Task set:
(1) Name the three policies that the passage on Condy Raguet gives as his prescription for American peace and prosperity.
(2) Quote the passage on Condy Raguet starting at "We have on good" and ending at "than the sword.".

Document passage:
==============================
Practice free trade.  Avoid government debt.  Keep the government and the banking system separate from each other.  These quaint and long-rejected policies were Condy Raguet’s prescription for American peace and prosperity.  Now largely forgotten, Raguet (1784-1842) was one of our earliest and best political economists.  Unlike some later advocates of a free economy, Raguet was not a rabid individualist who disdained social obligations.  Far from it.  Nor did he advocate laissez-faire as a pretty theory that would make us all rich.  Rather, he argued knowledgeably and eloquently that economic freedom was the doctrine most compatible with American institutions.

Government interference in the economy inevitably profited some, destroying the republican equality of citizens and turning politics into a scramble for advantages.  Also, in a large country with diverse interests, such actions always profited one region at the expense of another, violating the comity that ought to characterize a federal union.

We have on good authority that the love of money is a cause of evil.  It is also nearly universal.  Contra the Marxists, economics does not explain all of human behavior, but it would be a mistake to underestimate its importance in understanding history and current events.  “Money,” a measure of wealth, is inextricable from such matters as how much credit is available in an economy and at what rate of interest; government spending, taxation, borrowing, and debt; conditions of trade (the facilitation of trade being the origin and most legitimate use of money); and the prices that we all pay for goods and receive for our labor.  Further, an increase or decrease in the value of money (deflation/inflation) critically affects our well-being.  Though usually not recognized as such, control of the money supply is the most basic and pervasive power in society, more important even than the sword.
==============================
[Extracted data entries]
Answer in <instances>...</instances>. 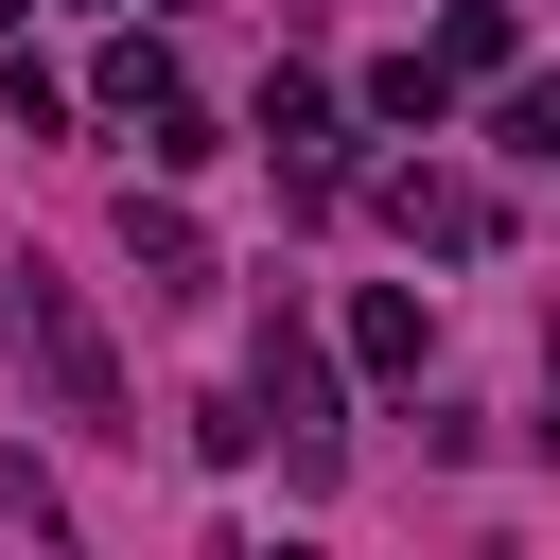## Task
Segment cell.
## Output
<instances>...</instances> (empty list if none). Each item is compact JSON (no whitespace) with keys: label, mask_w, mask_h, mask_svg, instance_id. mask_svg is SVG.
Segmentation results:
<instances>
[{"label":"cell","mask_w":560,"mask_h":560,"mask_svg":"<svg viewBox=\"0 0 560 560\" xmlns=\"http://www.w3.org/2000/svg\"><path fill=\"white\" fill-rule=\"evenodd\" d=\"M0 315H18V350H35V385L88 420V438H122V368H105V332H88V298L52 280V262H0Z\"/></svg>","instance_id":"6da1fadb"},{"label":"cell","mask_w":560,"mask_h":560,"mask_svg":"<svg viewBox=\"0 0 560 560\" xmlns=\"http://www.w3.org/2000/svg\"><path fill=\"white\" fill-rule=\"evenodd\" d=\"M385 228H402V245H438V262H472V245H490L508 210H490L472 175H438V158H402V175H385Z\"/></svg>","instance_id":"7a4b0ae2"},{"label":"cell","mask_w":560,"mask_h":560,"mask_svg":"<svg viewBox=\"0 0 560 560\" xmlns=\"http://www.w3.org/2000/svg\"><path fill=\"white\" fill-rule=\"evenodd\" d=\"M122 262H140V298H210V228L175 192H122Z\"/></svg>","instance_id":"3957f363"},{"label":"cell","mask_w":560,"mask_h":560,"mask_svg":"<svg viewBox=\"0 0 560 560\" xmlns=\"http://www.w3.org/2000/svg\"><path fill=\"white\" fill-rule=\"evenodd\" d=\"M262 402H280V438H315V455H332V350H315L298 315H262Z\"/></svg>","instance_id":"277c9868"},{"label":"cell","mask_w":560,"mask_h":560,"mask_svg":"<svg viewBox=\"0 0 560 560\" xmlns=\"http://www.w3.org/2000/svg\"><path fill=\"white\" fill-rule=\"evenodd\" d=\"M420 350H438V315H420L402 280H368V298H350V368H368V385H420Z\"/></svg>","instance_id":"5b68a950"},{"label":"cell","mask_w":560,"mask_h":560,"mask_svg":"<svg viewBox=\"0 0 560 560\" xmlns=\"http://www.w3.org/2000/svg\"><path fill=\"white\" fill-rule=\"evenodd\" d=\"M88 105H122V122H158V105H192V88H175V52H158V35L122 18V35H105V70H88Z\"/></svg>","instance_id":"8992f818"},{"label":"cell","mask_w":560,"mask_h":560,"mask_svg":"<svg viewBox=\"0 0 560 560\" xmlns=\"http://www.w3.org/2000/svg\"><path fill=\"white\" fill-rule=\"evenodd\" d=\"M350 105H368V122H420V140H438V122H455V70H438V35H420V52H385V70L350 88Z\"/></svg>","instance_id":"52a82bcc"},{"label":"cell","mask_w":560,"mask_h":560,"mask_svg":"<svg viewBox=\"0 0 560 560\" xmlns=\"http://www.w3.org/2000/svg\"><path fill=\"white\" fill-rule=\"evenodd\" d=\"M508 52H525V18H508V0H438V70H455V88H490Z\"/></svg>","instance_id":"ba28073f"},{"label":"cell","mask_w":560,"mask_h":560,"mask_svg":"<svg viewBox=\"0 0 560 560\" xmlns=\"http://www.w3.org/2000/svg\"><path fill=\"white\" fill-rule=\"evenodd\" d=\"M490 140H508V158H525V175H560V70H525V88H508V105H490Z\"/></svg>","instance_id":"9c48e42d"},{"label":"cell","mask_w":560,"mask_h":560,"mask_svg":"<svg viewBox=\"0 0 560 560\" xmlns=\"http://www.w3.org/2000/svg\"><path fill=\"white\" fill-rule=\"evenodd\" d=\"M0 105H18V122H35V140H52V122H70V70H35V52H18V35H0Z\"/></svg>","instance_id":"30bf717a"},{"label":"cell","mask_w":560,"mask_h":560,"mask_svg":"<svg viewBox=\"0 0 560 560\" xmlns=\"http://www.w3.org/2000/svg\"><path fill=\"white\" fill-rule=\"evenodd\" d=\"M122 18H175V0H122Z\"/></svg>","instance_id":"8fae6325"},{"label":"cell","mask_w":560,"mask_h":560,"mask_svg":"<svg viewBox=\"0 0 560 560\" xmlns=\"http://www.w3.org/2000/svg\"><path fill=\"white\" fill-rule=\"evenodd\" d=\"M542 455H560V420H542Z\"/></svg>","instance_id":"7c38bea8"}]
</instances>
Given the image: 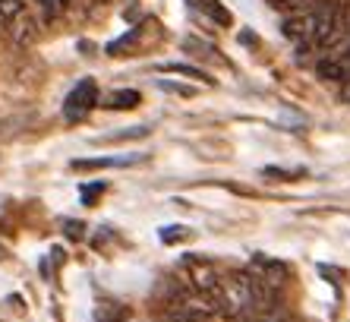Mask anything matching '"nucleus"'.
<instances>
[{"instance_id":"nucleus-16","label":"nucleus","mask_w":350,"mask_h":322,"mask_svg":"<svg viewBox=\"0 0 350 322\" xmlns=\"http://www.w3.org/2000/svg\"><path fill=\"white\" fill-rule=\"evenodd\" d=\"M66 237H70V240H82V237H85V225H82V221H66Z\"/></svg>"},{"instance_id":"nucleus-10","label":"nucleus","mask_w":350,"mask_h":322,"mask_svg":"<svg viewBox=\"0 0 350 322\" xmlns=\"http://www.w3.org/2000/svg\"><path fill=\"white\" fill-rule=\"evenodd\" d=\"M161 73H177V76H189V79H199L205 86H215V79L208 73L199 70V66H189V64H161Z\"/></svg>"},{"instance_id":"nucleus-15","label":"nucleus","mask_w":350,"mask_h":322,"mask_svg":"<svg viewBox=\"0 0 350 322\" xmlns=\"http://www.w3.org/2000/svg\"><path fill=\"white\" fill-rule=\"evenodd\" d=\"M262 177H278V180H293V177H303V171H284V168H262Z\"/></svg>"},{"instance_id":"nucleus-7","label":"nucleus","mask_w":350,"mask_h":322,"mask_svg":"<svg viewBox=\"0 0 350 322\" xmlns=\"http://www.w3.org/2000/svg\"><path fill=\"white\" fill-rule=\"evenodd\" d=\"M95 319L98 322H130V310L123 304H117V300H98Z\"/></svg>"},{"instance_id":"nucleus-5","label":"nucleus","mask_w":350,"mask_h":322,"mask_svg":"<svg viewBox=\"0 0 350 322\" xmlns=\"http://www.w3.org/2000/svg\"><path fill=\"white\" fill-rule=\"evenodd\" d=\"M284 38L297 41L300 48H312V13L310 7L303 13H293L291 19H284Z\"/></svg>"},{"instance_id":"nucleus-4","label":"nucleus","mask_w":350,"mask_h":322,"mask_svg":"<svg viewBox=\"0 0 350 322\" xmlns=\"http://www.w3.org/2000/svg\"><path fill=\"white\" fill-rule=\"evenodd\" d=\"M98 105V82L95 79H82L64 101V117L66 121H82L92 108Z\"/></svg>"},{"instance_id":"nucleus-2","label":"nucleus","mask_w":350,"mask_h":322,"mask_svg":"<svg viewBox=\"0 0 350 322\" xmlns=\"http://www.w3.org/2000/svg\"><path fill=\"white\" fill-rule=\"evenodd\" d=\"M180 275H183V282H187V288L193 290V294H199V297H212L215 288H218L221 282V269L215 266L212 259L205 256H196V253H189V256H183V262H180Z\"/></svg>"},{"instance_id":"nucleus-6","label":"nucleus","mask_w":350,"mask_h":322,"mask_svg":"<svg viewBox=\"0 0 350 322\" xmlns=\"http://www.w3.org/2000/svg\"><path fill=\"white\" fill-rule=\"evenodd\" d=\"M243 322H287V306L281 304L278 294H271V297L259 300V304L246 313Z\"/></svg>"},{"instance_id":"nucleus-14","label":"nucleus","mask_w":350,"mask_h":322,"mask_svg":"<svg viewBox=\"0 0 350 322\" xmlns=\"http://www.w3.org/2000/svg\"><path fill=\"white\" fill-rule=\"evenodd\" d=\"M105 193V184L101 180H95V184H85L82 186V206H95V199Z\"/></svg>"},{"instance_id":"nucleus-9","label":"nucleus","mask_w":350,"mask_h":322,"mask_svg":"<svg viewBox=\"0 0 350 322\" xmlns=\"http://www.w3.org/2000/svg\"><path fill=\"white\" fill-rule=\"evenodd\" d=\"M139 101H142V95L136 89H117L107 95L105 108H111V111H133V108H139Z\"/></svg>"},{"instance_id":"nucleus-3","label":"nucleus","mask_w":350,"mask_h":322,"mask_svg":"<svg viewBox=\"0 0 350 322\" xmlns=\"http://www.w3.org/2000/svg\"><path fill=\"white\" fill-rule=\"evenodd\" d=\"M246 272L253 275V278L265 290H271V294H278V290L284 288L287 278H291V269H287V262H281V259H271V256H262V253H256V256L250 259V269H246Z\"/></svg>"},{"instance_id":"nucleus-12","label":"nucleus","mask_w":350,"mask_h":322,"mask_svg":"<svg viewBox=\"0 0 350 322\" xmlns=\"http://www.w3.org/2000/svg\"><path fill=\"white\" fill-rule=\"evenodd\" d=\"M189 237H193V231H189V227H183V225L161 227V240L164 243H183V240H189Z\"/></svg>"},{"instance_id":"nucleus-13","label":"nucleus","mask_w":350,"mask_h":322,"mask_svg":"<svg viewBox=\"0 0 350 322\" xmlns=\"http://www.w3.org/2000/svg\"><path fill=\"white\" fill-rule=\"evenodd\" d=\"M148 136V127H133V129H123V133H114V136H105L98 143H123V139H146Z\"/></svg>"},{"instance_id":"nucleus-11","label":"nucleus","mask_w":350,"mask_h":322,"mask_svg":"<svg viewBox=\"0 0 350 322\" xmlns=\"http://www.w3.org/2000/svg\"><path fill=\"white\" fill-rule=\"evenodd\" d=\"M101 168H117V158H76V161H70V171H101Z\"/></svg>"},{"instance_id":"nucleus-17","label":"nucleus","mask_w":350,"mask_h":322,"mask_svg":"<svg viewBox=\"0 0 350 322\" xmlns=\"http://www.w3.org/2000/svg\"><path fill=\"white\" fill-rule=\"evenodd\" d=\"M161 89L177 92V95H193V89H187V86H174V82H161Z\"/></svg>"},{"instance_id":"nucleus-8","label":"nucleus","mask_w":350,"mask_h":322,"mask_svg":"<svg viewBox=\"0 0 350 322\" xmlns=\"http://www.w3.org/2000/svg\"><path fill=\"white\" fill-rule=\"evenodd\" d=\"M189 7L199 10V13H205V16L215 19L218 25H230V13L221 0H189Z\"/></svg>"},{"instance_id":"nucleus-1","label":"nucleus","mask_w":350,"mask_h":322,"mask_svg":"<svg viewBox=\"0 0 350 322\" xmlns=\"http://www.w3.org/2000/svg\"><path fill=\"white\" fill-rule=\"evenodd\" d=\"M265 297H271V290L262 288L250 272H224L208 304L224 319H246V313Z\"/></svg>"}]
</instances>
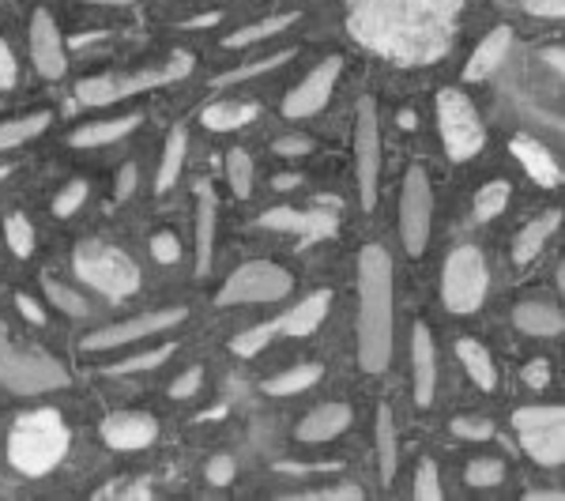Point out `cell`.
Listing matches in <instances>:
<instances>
==============================
Set of answers:
(1)
1. Practice free trade.
2. Avoid government debt.
3. Keep the government and the banking system separate from each other.

(2)
We have on good authority that the love of money is a cause of evil.  It is also nearly universal.  Contra the Marxists, economics does not explain all of human behavior, but it would be a mistake to underestimate its importance in understanding history and current events.  “Money,” a measure of wealth, is inextricable from such matters as how much credit is available in an economy and at what rate of interest; government spending, taxation, borrowing, and debt; conditions of trade (the facilitation of trade being the origin and most legitimate use of money); and the prices that we all pay for goods and receive for our labor.  Further, an increase or decrease in the value of money (deflation/inflation) critically affects our well-being.  Though usually not recognized as such, control of the money supply is the most basic and pervasive power in society, more important even than the sword.